第40回:最新曲限定TOP15 (2012年11月:2012年10月のデータより分析)
テーマ
順位
歌詞順位 アクセス
指数%
楽曲名 アーティスト 発売日
1位 7 100 いちばん近くに HY 2012.12.5
2位 11 90.7 LOVERS partII feat.若旦那 加藤ミリヤ 2012.10.17
3位 14 73.3 ナミダソラ Milky Bunny 2012.10.17
4位 15 66.5 キミ記念日
〜生まれて来てくれてアリガトウ。〜
ソナーポケット 2012.11.7
5位 17 56.4 Always 西野カナ 2012.11.7
6位 23 48.5 青い春 back number 2012.11.7
7位 26 45 ファッションモンスター きゃりーぱみゅぱみゅ 2012.10.17
8位 42 35.4 指輪 〜あたし、今日、結婚します。〜 沢井美空 2012.11.7
9位 49 28.4 Answer flumpool 2012.11.7
10位 70 23.2 またね。 AZU 2012.10.31
11位 73 22.9 Say Goodbye 家入レオ 2012.10.24
12位 80 21.4 クルトン 関ジャニ∞ 2012.10.17
13位 88 20.5 Just Friend 山崎あおい 2012.10.24
14位 125 16.5 Damage 安室奈美恵 配信限定
15位 144 15.6 DEEPNESS MISIA 2012.11.7
※色分けは各楽曲のメインボーカルの男女別で判断した。

 そんな状況を振り返って、よりいっそうヒットの芽を察知しようとしたのが今回のランキング。1位は、NHK朝の連続テレビ小説『純と愛』の主題歌にもなっているHYの「いちばん近くに」。アルバム発売は来月だが、既に歌詞検索やダウンロードではヒットの兆しを見せており、王道のラブソングなので今後カラオケでも流行りそう。ちなみに、フルコーラスでは、仲宗根泉だけではなく、新里英之のボーカルも聞けるので、いっそう心に浸透する。
2位は、加藤ミリヤが若旦那とコラボレーションした通算23作目となるシングル。CDシングルランキングでは、5作連続でTOP10入りを逃しているが、ダウンロードでは今でもTOP10入りの常連。ちなみに本作は若旦那とのコラボレーションで、若旦那は男性目線からの「LOVERS feat.加藤ミリヤ」をリリースし、この2作は表裏一体の作品なのだが、iTunesでは、発売元の関係で「LOVERS part II」が配信されず、「LOVERS」のみ上位入りという現象が起きている。どちらも二人が歌っているのに、ファンからすれば、しこりが残りそうだ。

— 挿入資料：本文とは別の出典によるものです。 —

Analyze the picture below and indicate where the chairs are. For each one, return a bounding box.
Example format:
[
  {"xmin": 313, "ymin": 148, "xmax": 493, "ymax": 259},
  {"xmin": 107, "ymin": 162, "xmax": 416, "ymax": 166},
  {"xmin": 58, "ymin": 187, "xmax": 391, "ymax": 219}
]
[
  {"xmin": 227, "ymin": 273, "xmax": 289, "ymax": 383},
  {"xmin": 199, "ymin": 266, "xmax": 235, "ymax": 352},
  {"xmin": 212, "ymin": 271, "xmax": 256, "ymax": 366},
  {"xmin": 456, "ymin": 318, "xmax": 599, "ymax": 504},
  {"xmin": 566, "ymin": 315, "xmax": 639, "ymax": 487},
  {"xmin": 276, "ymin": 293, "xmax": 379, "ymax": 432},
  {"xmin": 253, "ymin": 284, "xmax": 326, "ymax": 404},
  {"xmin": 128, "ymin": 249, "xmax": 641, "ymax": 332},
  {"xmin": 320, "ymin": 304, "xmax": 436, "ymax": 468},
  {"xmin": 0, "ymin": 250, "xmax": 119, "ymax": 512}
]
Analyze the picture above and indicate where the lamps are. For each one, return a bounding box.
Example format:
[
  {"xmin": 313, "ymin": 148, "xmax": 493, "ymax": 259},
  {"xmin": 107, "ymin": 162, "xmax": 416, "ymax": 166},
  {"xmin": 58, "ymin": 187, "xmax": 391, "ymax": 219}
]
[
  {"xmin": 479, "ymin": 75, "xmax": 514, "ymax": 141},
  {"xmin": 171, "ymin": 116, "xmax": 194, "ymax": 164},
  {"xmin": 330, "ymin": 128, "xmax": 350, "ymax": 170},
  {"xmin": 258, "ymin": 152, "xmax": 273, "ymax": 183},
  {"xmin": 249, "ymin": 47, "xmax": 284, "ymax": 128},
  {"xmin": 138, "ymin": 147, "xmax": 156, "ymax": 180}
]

 ともあれ、このように最新作限定で上位15作を見ると、うち11作が女性アーティスト、しかもその大半がソロ・シンガーとなっていることが分かる。実際、加藤ミリヤ、西野カナ、AZU、家入レオなどの女性ソロは、ダウンロードでは、CDシングル以上に好調なアーティストが多く、またいずれも有線やコンビニBGMなどの"街鳴り感"も強いアーティストばかりだ。つまり、CDシングルでは、"握手券軍団"に押されて、上位入りは難しいいが、楽曲のチカラを街鳴りや歌詞サイトで十分アピールして、CD発売日前後という早い段階から、ダウンロードのヒットを確実なものとし、その実績を重ねることでアルバム・ヒットに繋げようという戦略が見て取れる。

 別の視点から見れば、ここに、女性アイドルがランクインすれば、それはイベント参加券でも楽曲でも支持されるという稀有な存在となり、まさに鬼に金棒となるのではないだろうか。昨今は、そのイベント回数を増やしたり、5枚、10枚と表題曲が同じCDを大量に購入させたりする施策ばかりがエスカレートしがちだが、アイドル・グループと言えども曲や歌詞をしっかりアピールして認知を広めれば、他のグループとも大きな差別化ができるようにも思う。実際、今回12位に関ジャニ∞がランクインしているように、彼らや嵐が、男性アイドルの中でも頭抜けているのは、アイドルながら、このように楽曲の認知が進んでいることも大いに影響しているだろう。だからこそ、女性アイドルでも、もっとそういった存在が増えることを願う。

 以上のように、最新曲ランキングでは、とりわけダウンロードに強い女性ソロの活躍が目立った。その意味では、CD発売前から今回上位入りしている8位の沢井美空の今後に注目したい。




いちばん近くに/ HY


LOVERS partII feat.若旦那
加藤ミリヤ


ナミダソラ/Milky Bunny
/

 2011年5月にシングル「あたし、今日、失恋しました。」でデビューした19歳の女性シンガーの4thシングル。本作は、05年に発売され、ロングセラーとなったnavy&ivory「指輪」のメロディーに、沢井自身が詞を乗せたアンサーソング。男性目線で歌われるnavy&ivory版は、闘病している夫婦へのエールソングとして年配層からも注目されたことや、ハートフルで泣かせる男性ボーカルから、シリアスなイメージが大きかったが、沢井版は、ピアノとストリングス中心の清らかなアレンジに彼女の一途でキュートな歌声ゆえに、フレッシュな結婚ソングとして流行りそうだ。ちなみに、シングルのカップリング曲「ダーリン」は、四つ打ちのリズムに乗って、恋に夢中な女子の気持ちが綴られていて、表題曲とは別の魅力が垣間見える。本作で初のシングルTOP50入りとなるか期待したい。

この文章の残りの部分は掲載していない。